Having considered the submissions by plaintiffs, and for the reasons set forth below, the court respectfully recommends that a judgment be entered against Way in the sum of $10,720.75, inclusive of $2,500 in compensatory damages, $7,500 in punitive damages, and $720.75 in costs for service of a subpoena on Way.

I. BACKGROUND

Plaintiff homeowners Gloria Johnson, Fred Johnson and Bessie Chavous filed this action on December 15, 2004 alleging, upon information and belief, that they had fallen victim to a "foreclosure rescue scheme" orchestrated by the defendants. (See docket no. 25, Amended Complaint ("Am. Compl.") ¶¶ 1-2.) Gloria and Fred Johnson live at 246 Woodbine Street in Brooklyn, New York (the "subject property"). (Id. ¶ 10.) The Johnsons purchased the home in March 2001, along with help from Gloria Johnson's mother, Bessie Chavous, who is a co-owner of the property. (Id. ¶ 23.) The subject property was purchased with a $225,837 Fair Housing Act-insured mortgage, which was later assigned to Chase Manhattan Bank ("Chase"). (Id. ¶ 23.)

During the summer of 2004, faced with increasing financial burdens and the prospect of foreclosure on their home, plaintiffs began looking for a way to reduce their monthly mortgage payments. (Id. at ¶ 2.) In September 2004, they contacted defendant Home Savers Consulting Corporation ("Home Savers"), a company advertising its services as a foreclosure rescue specialist and mortgage broker, to inquire about refinancing their home. (Id.) Plaintiffs met with Phil Simon of Home Savers, who explained that Home Savers would submit applications for plaintiffs to obtain a new mortgage. (Id. ¶ 28.) On October 22, 2004, plaintiffs met again with Mr. Simon, who informed them that he had prepared an application for a $425,000 mortgage for plaintiffs. (Id. ¶ 30.) Although Ms. Johnson expressed numerous concerns regarding the documents, Mr. Simon told her not to worry about the considerable increase in debt over their existing mortgage; the fact that certain of the signing documents referred to plaintiffs as the "owner/seller" of the home; the fact that certain of the documents were back-dated to October 21, 2004; or the fact that a document titled "Checklist" set forth a number of charges associated with the $425,000 mortgage. (Id. ¶ 35.)

******************************

_PROBLEMS TO WORK ON_:
(a) Decide whether each statement agrees with the foreclosure case text: (i) the Johnsons bought the home in March 2001, (ii) the mortgage application Mr. Simon prepared was for $225,837, (iii) Bessie Chavous is Fred Johnson's mother. For each one, answer yes or no and quote the words of the text that settle it.
(b) According to the foreclosure case text, at what address do Gloria and Fred Johnson live?
(c) Repeat word for word the part of the foreclosure case text starting with "Having considered the" and going on through "subpoena on Way.".
You won't need the material after this text for anything here.

_DATA BLOCK_:
******************************

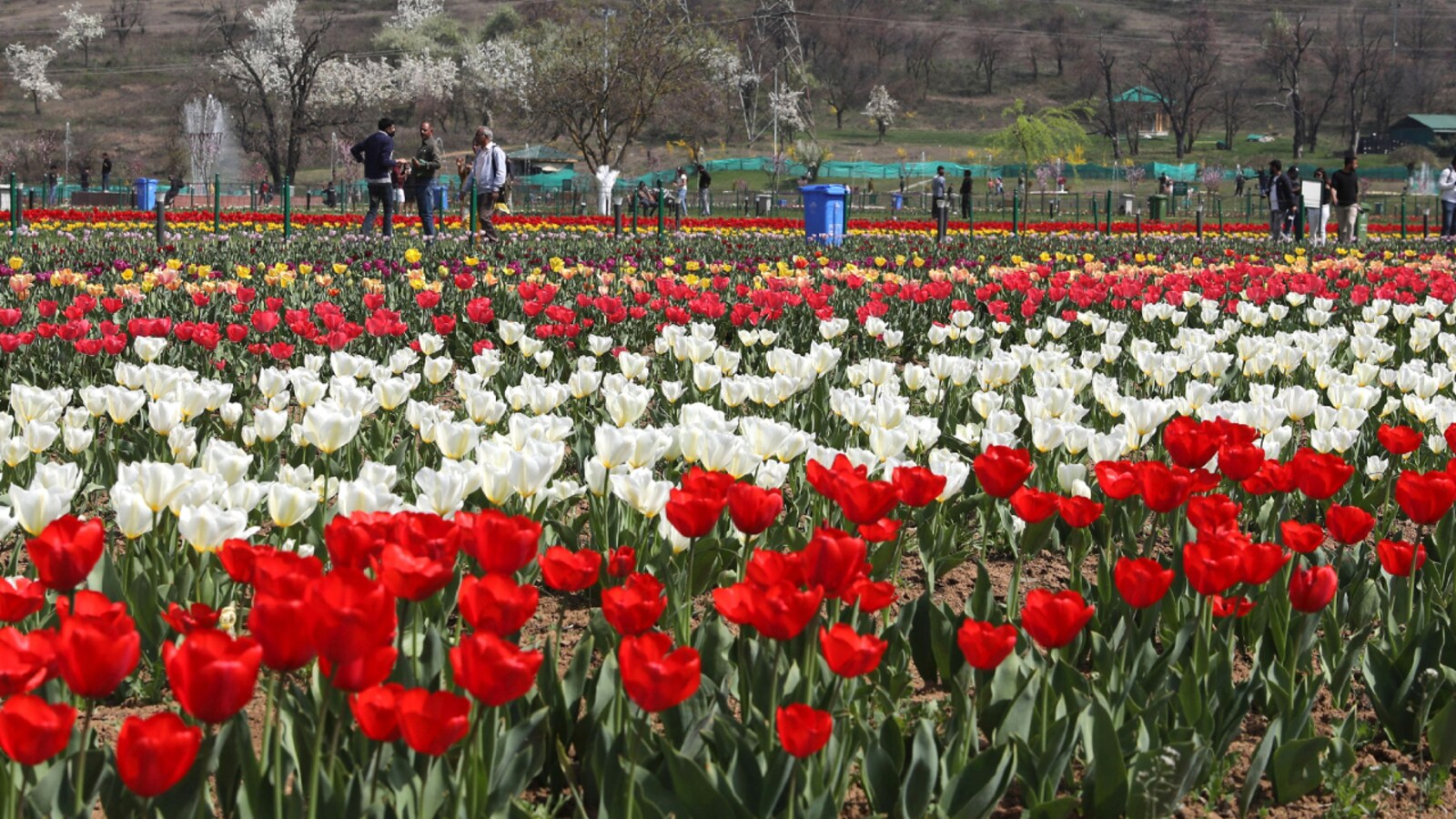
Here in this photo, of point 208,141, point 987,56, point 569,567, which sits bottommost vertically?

******************************

_TASK-BY-TASK ANSWERS_:
(a)
(i) Yes: "The Johnsons purchased the home in March 2001"
(ii) No: "he had prepared an application for a $425,000 mortgage for plaintiffs"
(iii) No: "Gloria Johnson's mother, Bessie Chavous"

(b) 246 Woodbine Street in Brooklyn, New York.

(c)
Having considered the submissions by plaintiffs, and for the reasons set forth below, the court respectfully recommends that a judgment be entered against Way in the sum of $10,720.75, inclusive of $2,500 in compensatory damages, $7,500 in punitive damages, and $720.75 in costs for service of a subpoena on Way.